Nature
Shame covers the broad spectrum of painful affects, including the the emotional consequences embarrassment, humiliation, mortification and disgrace, that accompany the feeling of being rejected, ridiculed, exposed, or of losing the respect of others. Shame results when people receive negative messages -- either internally or from others, leading them to believe they are a bad or defective person who is helpless to change that deficit. Physical sickness (eg queasiness) and feelings of helplessness and powerlessness often accompany shame. Through the link with stress, shame may impact the human immune system and play a part in the disease process.
Incidence
Researchers at the University of California, Los Angeles (UCLA) demonstrated the vicious cycle of shame and illness by enrolling a group of graduate students into a study to examine how their opinions of themselves affect their immune systems.
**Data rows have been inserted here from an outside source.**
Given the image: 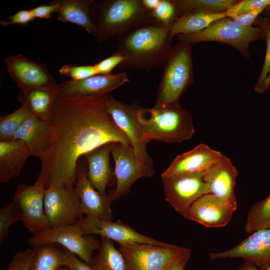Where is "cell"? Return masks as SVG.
<instances>
[{
	"label": "cell",
	"instance_id": "1",
	"mask_svg": "<svg viewBox=\"0 0 270 270\" xmlns=\"http://www.w3.org/2000/svg\"><path fill=\"white\" fill-rule=\"evenodd\" d=\"M50 123L52 140L36 180L44 188L74 186L79 158L93 150L109 143L130 145L108 112L107 94L68 96L60 93Z\"/></svg>",
	"mask_w": 270,
	"mask_h": 270
},
{
	"label": "cell",
	"instance_id": "2",
	"mask_svg": "<svg viewBox=\"0 0 270 270\" xmlns=\"http://www.w3.org/2000/svg\"><path fill=\"white\" fill-rule=\"evenodd\" d=\"M170 28L149 23L132 28L118 36L116 52L124 59L121 69L145 72L164 68L172 51Z\"/></svg>",
	"mask_w": 270,
	"mask_h": 270
},
{
	"label": "cell",
	"instance_id": "3",
	"mask_svg": "<svg viewBox=\"0 0 270 270\" xmlns=\"http://www.w3.org/2000/svg\"><path fill=\"white\" fill-rule=\"evenodd\" d=\"M92 35L106 41L138 26L158 24L142 0H94L92 7Z\"/></svg>",
	"mask_w": 270,
	"mask_h": 270
},
{
	"label": "cell",
	"instance_id": "4",
	"mask_svg": "<svg viewBox=\"0 0 270 270\" xmlns=\"http://www.w3.org/2000/svg\"><path fill=\"white\" fill-rule=\"evenodd\" d=\"M138 118L145 141L174 144L190 138L194 132L191 115L180 104L163 108H140Z\"/></svg>",
	"mask_w": 270,
	"mask_h": 270
},
{
	"label": "cell",
	"instance_id": "5",
	"mask_svg": "<svg viewBox=\"0 0 270 270\" xmlns=\"http://www.w3.org/2000/svg\"><path fill=\"white\" fill-rule=\"evenodd\" d=\"M190 45L180 42L172 48L163 68L154 106L163 108L179 104L180 98L192 79Z\"/></svg>",
	"mask_w": 270,
	"mask_h": 270
},
{
	"label": "cell",
	"instance_id": "6",
	"mask_svg": "<svg viewBox=\"0 0 270 270\" xmlns=\"http://www.w3.org/2000/svg\"><path fill=\"white\" fill-rule=\"evenodd\" d=\"M226 18L216 21L200 32L179 34L178 38L180 42L190 44L206 41L224 42L248 54L249 44L260 38L266 28L242 26Z\"/></svg>",
	"mask_w": 270,
	"mask_h": 270
},
{
	"label": "cell",
	"instance_id": "7",
	"mask_svg": "<svg viewBox=\"0 0 270 270\" xmlns=\"http://www.w3.org/2000/svg\"><path fill=\"white\" fill-rule=\"evenodd\" d=\"M92 236L84 235L76 224L50 228L26 239V242L34 248L48 243L58 244L90 266L93 252L98 250L101 246V240Z\"/></svg>",
	"mask_w": 270,
	"mask_h": 270
},
{
	"label": "cell",
	"instance_id": "8",
	"mask_svg": "<svg viewBox=\"0 0 270 270\" xmlns=\"http://www.w3.org/2000/svg\"><path fill=\"white\" fill-rule=\"evenodd\" d=\"M141 107L138 103L126 104L107 94V110L116 125L126 136L138 162L142 166L154 168L153 160L146 151L147 142L138 118Z\"/></svg>",
	"mask_w": 270,
	"mask_h": 270
},
{
	"label": "cell",
	"instance_id": "9",
	"mask_svg": "<svg viewBox=\"0 0 270 270\" xmlns=\"http://www.w3.org/2000/svg\"><path fill=\"white\" fill-rule=\"evenodd\" d=\"M205 172L162 178L166 200L184 218L188 219L192 205L201 196L210 194L204 180Z\"/></svg>",
	"mask_w": 270,
	"mask_h": 270
},
{
	"label": "cell",
	"instance_id": "10",
	"mask_svg": "<svg viewBox=\"0 0 270 270\" xmlns=\"http://www.w3.org/2000/svg\"><path fill=\"white\" fill-rule=\"evenodd\" d=\"M44 206L50 228L74 224L84 216L74 186L45 188Z\"/></svg>",
	"mask_w": 270,
	"mask_h": 270
},
{
	"label": "cell",
	"instance_id": "11",
	"mask_svg": "<svg viewBox=\"0 0 270 270\" xmlns=\"http://www.w3.org/2000/svg\"><path fill=\"white\" fill-rule=\"evenodd\" d=\"M44 190L36 182L32 185L21 184L18 186L12 200L21 210L22 225L34 235L50 228L44 210Z\"/></svg>",
	"mask_w": 270,
	"mask_h": 270
},
{
	"label": "cell",
	"instance_id": "12",
	"mask_svg": "<svg viewBox=\"0 0 270 270\" xmlns=\"http://www.w3.org/2000/svg\"><path fill=\"white\" fill-rule=\"evenodd\" d=\"M182 246L136 243L120 245L132 270H164Z\"/></svg>",
	"mask_w": 270,
	"mask_h": 270
},
{
	"label": "cell",
	"instance_id": "13",
	"mask_svg": "<svg viewBox=\"0 0 270 270\" xmlns=\"http://www.w3.org/2000/svg\"><path fill=\"white\" fill-rule=\"evenodd\" d=\"M111 154L115 163L114 175L116 180L112 201L126 194L137 180L150 178L154 174V168L145 167L138 162L131 145L114 143Z\"/></svg>",
	"mask_w": 270,
	"mask_h": 270
},
{
	"label": "cell",
	"instance_id": "14",
	"mask_svg": "<svg viewBox=\"0 0 270 270\" xmlns=\"http://www.w3.org/2000/svg\"><path fill=\"white\" fill-rule=\"evenodd\" d=\"M210 260L242 258L265 269L270 266V228L257 230L235 246L222 252H210Z\"/></svg>",
	"mask_w": 270,
	"mask_h": 270
},
{
	"label": "cell",
	"instance_id": "15",
	"mask_svg": "<svg viewBox=\"0 0 270 270\" xmlns=\"http://www.w3.org/2000/svg\"><path fill=\"white\" fill-rule=\"evenodd\" d=\"M76 224L84 235H100L114 240L120 245L136 243L160 246L168 244L140 234L120 220L113 222L93 216H84Z\"/></svg>",
	"mask_w": 270,
	"mask_h": 270
},
{
	"label": "cell",
	"instance_id": "16",
	"mask_svg": "<svg viewBox=\"0 0 270 270\" xmlns=\"http://www.w3.org/2000/svg\"><path fill=\"white\" fill-rule=\"evenodd\" d=\"M4 63L20 90L52 88L56 84L46 66L22 54L8 56L4 58Z\"/></svg>",
	"mask_w": 270,
	"mask_h": 270
},
{
	"label": "cell",
	"instance_id": "17",
	"mask_svg": "<svg viewBox=\"0 0 270 270\" xmlns=\"http://www.w3.org/2000/svg\"><path fill=\"white\" fill-rule=\"evenodd\" d=\"M236 208L218 197L206 194L197 200L190 206L188 219L208 228L227 225Z\"/></svg>",
	"mask_w": 270,
	"mask_h": 270
},
{
	"label": "cell",
	"instance_id": "18",
	"mask_svg": "<svg viewBox=\"0 0 270 270\" xmlns=\"http://www.w3.org/2000/svg\"><path fill=\"white\" fill-rule=\"evenodd\" d=\"M80 201L81 210L85 216L112 221L113 216L110 209L113 191L108 194L102 195L90 182L87 172L84 168L78 169L74 184Z\"/></svg>",
	"mask_w": 270,
	"mask_h": 270
},
{
	"label": "cell",
	"instance_id": "19",
	"mask_svg": "<svg viewBox=\"0 0 270 270\" xmlns=\"http://www.w3.org/2000/svg\"><path fill=\"white\" fill-rule=\"evenodd\" d=\"M129 81L124 72L116 74H97L86 79L69 80L59 85L60 94L68 96H92L104 95Z\"/></svg>",
	"mask_w": 270,
	"mask_h": 270
},
{
	"label": "cell",
	"instance_id": "20",
	"mask_svg": "<svg viewBox=\"0 0 270 270\" xmlns=\"http://www.w3.org/2000/svg\"><path fill=\"white\" fill-rule=\"evenodd\" d=\"M238 171L229 158L224 154L210 167L204 176L210 194H214L237 208L234 193Z\"/></svg>",
	"mask_w": 270,
	"mask_h": 270
},
{
	"label": "cell",
	"instance_id": "21",
	"mask_svg": "<svg viewBox=\"0 0 270 270\" xmlns=\"http://www.w3.org/2000/svg\"><path fill=\"white\" fill-rule=\"evenodd\" d=\"M220 151L200 144L191 150L178 155L162 174V178L202 172L218 162L223 156Z\"/></svg>",
	"mask_w": 270,
	"mask_h": 270
},
{
	"label": "cell",
	"instance_id": "22",
	"mask_svg": "<svg viewBox=\"0 0 270 270\" xmlns=\"http://www.w3.org/2000/svg\"><path fill=\"white\" fill-rule=\"evenodd\" d=\"M52 137V128L50 123L32 116L16 132L12 140L23 141L31 156L38 158L41 161L49 150Z\"/></svg>",
	"mask_w": 270,
	"mask_h": 270
},
{
	"label": "cell",
	"instance_id": "23",
	"mask_svg": "<svg viewBox=\"0 0 270 270\" xmlns=\"http://www.w3.org/2000/svg\"><path fill=\"white\" fill-rule=\"evenodd\" d=\"M31 156L25 143L20 140L0 141V182L8 184L20 174Z\"/></svg>",
	"mask_w": 270,
	"mask_h": 270
},
{
	"label": "cell",
	"instance_id": "24",
	"mask_svg": "<svg viewBox=\"0 0 270 270\" xmlns=\"http://www.w3.org/2000/svg\"><path fill=\"white\" fill-rule=\"evenodd\" d=\"M114 143L97 148L84 156L88 166V179L102 195H106V188L112 179V172L110 164V155Z\"/></svg>",
	"mask_w": 270,
	"mask_h": 270
},
{
	"label": "cell",
	"instance_id": "25",
	"mask_svg": "<svg viewBox=\"0 0 270 270\" xmlns=\"http://www.w3.org/2000/svg\"><path fill=\"white\" fill-rule=\"evenodd\" d=\"M60 93L59 85L56 84L52 88L20 90L18 98L22 104L28 108L32 116L50 122L54 107Z\"/></svg>",
	"mask_w": 270,
	"mask_h": 270
},
{
	"label": "cell",
	"instance_id": "26",
	"mask_svg": "<svg viewBox=\"0 0 270 270\" xmlns=\"http://www.w3.org/2000/svg\"><path fill=\"white\" fill-rule=\"evenodd\" d=\"M58 4V20L83 28L92 34V7L94 0H54Z\"/></svg>",
	"mask_w": 270,
	"mask_h": 270
},
{
	"label": "cell",
	"instance_id": "27",
	"mask_svg": "<svg viewBox=\"0 0 270 270\" xmlns=\"http://www.w3.org/2000/svg\"><path fill=\"white\" fill-rule=\"evenodd\" d=\"M227 17L226 11L220 13L190 12L175 20L170 28L173 38L179 34H191L200 32L212 23Z\"/></svg>",
	"mask_w": 270,
	"mask_h": 270
},
{
	"label": "cell",
	"instance_id": "28",
	"mask_svg": "<svg viewBox=\"0 0 270 270\" xmlns=\"http://www.w3.org/2000/svg\"><path fill=\"white\" fill-rule=\"evenodd\" d=\"M101 246L94 256L90 266L92 270H132L120 250L114 246L113 241L101 236Z\"/></svg>",
	"mask_w": 270,
	"mask_h": 270
},
{
	"label": "cell",
	"instance_id": "29",
	"mask_svg": "<svg viewBox=\"0 0 270 270\" xmlns=\"http://www.w3.org/2000/svg\"><path fill=\"white\" fill-rule=\"evenodd\" d=\"M35 254L28 270H58L64 266L67 250L56 243H48L34 248Z\"/></svg>",
	"mask_w": 270,
	"mask_h": 270
},
{
	"label": "cell",
	"instance_id": "30",
	"mask_svg": "<svg viewBox=\"0 0 270 270\" xmlns=\"http://www.w3.org/2000/svg\"><path fill=\"white\" fill-rule=\"evenodd\" d=\"M172 2L178 15L180 16L190 12L220 13L226 11L237 2L233 0H176Z\"/></svg>",
	"mask_w": 270,
	"mask_h": 270
},
{
	"label": "cell",
	"instance_id": "31",
	"mask_svg": "<svg viewBox=\"0 0 270 270\" xmlns=\"http://www.w3.org/2000/svg\"><path fill=\"white\" fill-rule=\"evenodd\" d=\"M268 228H270V194L251 206L244 226L248 234Z\"/></svg>",
	"mask_w": 270,
	"mask_h": 270
},
{
	"label": "cell",
	"instance_id": "32",
	"mask_svg": "<svg viewBox=\"0 0 270 270\" xmlns=\"http://www.w3.org/2000/svg\"><path fill=\"white\" fill-rule=\"evenodd\" d=\"M24 105L12 112L0 118V141L12 140L14 135L24 122L32 116Z\"/></svg>",
	"mask_w": 270,
	"mask_h": 270
},
{
	"label": "cell",
	"instance_id": "33",
	"mask_svg": "<svg viewBox=\"0 0 270 270\" xmlns=\"http://www.w3.org/2000/svg\"><path fill=\"white\" fill-rule=\"evenodd\" d=\"M21 210L14 200L0 210V246H1L9 234L10 227L15 222L22 221Z\"/></svg>",
	"mask_w": 270,
	"mask_h": 270
},
{
	"label": "cell",
	"instance_id": "34",
	"mask_svg": "<svg viewBox=\"0 0 270 270\" xmlns=\"http://www.w3.org/2000/svg\"><path fill=\"white\" fill-rule=\"evenodd\" d=\"M152 14L158 24L169 28L178 18L175 5L170 0H160Z\"/></svg>",
	"mask_w": 270,
	"mask_h": 270
},
{
	"label": "cell",
	"instance_id": "35",
	"mask_svg": "<svg viewBox=\"0 0 270 270\" xmlns=\"http://www.w3.org/2000/svg\"><path fill=\"white\" fill-rule=\"evenodd\" d=\"M62 76L70 77V80L78 81L98 74L94 65L77 66L64 64L58 70Z\"/></svg>",
	"mask_w": 270,
	"mask_h": 270
},
{
	"label": "cell",
	"instance_id": "36",
	"mask_svg": "<svg viewBox=\"0 0 270 270\" xmlns=\"http://www.w3.org/2000/svg\"><path fill=\"white\" fill-rule=\"evenodd\" d=\"M270 4V0H244L232 5L226 11V14L227 17L232 18Z\"/></svg>",
	"mask_w": 270,
	"mask_h": 270
},
{
	"label": "cell",
	"instance_id": "37",
	"mask_svg": "<svg viewBox=\"0 0 270 270\" xmlns=\"http://www.w3.org/2000/svg\"><path fill=\"white\" fill-rule=\"evenodd\" d=\"M34 254V249H27L16 253L6 270H28Z\"/></svg>",
	"mask_w": 270,
	"mask_h": 270
},
{
	"label": "cell",
	"instance_id": "38",
	"mask_svg": "<svg viewBox=\"0 0 270 270\" xmlns=\"http://www.w3.org/2000/svg\"><path fill=\"white\" fill-rule=\"evenodd\" d=\"M266 50L264 65L260 73V76L256 84L254 90L258 94H262V88L270 70V22L266 28Z\"/></svg>",
	"mask_w": 270,
	"mask_h": 270
},
{
	"label": "cell",
	"instance_id": "39",
	"mask_svg": "<svg viewBox=\"0 0 270 270\" xmlns=\"http://www.w3.org/2000/svg\"><path fill=\"white\" fill-rule=\"evenodd\" d=\"M124 57L115 52L112 56L98 62L94 64L98 74H111L112 70L121 64Z\"/></svg>",
	"mask_w": 270,
	"mask_h": 270
},
{
	"label": "cell",
	"instance_id": "40",
	"mask_svg": "<svg viewBox=\"0 0 270 270\" xmlns=\"http://www.w3.org/2000/svg\"><path fill=\"white\" fill-rule=\"evenodd\" d=\"M8 20H0V24L4 26L19 24L26 26L34 20L30 10H22L8 17Z\"/></svg>",
	"mask_w": 270,
	"mask_h": 270
},
{
	"label": "cell",
	"instance_id": "41",
	"mask_svg": "<svg viewBox=\"0 0 270 270\" xmlns=\"http://www.w3.org/2000/svg\"><path fill=\"white\" fill-rule=\"evenodd\" d=\"M191 252V249L182 247L180 252L164 270H184L190 258Z\"/></svg>",
	"mask_w": 270,
	"mask_h": 270
},
{
	"label": "cell",
	"instance_id": "42",
	"mask_svg": "<svg viewBox=\"0 0 270 270\" xmlns=\"http://www.w3.org/2000/svg\"><path fill=\"white\" fill-rule=\"evenodd\" d=\"M30 10L34 19H48L52 13H57L58 4L52 0L50 5L38 6Z\"/></svg>",
	"mask_w": 270,
	"mask_h": 270
},
{
	"label": "cell",
	"instance_id": "43",
	"mask_svg": "<svg viewBox=\"0 0 270 270\" xmlns=\"http://www.w3.org/2000/svg\"><path fill=\"white\" fill-rule=\"evenodd\" d=\"M266 7L267 6H264L231 18L236 23L242 26L251 27V26L257 16L264 10Z\"/></svg>",
	"mask_w": 270,
	"mask_h": 270
},
{
	"label": "cell",
	"instance_id": "44",
	"mask_svg": "<svg viewBox=\"0 0 270 270\" xmlns=\"http://www.w3.org/2000/svg\"><path fill=\"white\" fill-rule=\"evenodd\" d=\"M64 266L72 270H92L90 266L67 250Z\"/></svg>",
	"mask_w": 270,
	"mask_h": 270
},
{
	"label": "cell",
	"instance_id": "45",
	"mask_svg": "<svg viewBox=\"0 0 270 270\" xmlns=\"http://www.w3.org/2000/svg\"><path fill=\"white\" fill-rule=\"evenodd\" d=\"M142 2L146 8L152 12L158 5L160 0H142Z\"/></svg>",
	"mask_w": 270,
	"mask_h": 270
},
{
	"label": "cell",
	"instance_id": "46",
	"mask_svg": "<svg viewBox=\"0 0 270 270\" xmlns=\"http://www.w3.org/2000/svg\"><path fill=\"white\" fill-rule=\"evenodd\" d=\"M236 270H264L259 268H257L255 265L248 262H245L243 264H242Z\"/></svg>",
	"mask_w": 270,
	"mask_h": 270
},
{
	"label": "cell",
	"instance_id": "47",
	"mask_svg": "<svg viewBox=\"0 0 270 270\" xmlns=\"http://www.w3.org/2000/svg\"><path fill=\"white\" fill-rule=\"evenodd\" d=\"M270 86V70L268 74V75L264 82L263 85L262 91L263 93Z\"/></svg>",
	"mask_w": 270,
	"mask_h": 270
},
{
	"label": "cell",
	"instance_id": "48",
	"mask_svg": "<svg viewBox=\"0 0 270 270\" xmlns=\"http://www.w3.org/2000/svg\"><path fill=\"white\" fill-rule=\"evenodd\" d=\"M58 270H72L68 266H64L60 268Z\"/></svg>",
	"mask_w": 270,
	"mask_h": 270
},
{
	"label": "cell",
	"instance_id": "49",
	"mask_svg": "<svg viewBox=\"0 0 270 270\" xmlns=\"http://www.w3.org/2000/svg\"><path fill=\"white\" fill-rule=\"evenodd\" d=\"M266 8H268V12L270 13V4L268 5Z\"/></svg>",
	"mask_w": 270,
	"mask_h": 270
},
{
	"label": "cell",
	"instance_id": "50",
	"mask_svg": "<svg viewBox=\"0 0 270 270\" xmlns=\"http://www.w3.org/2000/svg\"><path fill=\"white\" fill-rule=\"evenodd\" d=\"M264 270H270V266H268L266 268L264 269Z\"/></svg>",
	"mask_w": 270,
	"mask_h": 270
}]
</instances>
They asked students to write about traumatic or emotional experiences for which they blamed themselves; others were asked to write about experiences that didn't evoke any guilt or shame. Participants who wrote about neutral experiences and those who felt guilt over their experience showed no measurable physical changes that might make them ill. However, the students who felt shame for the incidents they wrote about showed an increase in cytokine activity, as measured by blood tests. (Cytokines are chemicals that signal inflammation, indicating that a disease process may be in progress.) The people who felt the most shame had the highest elevation of cytokine activity.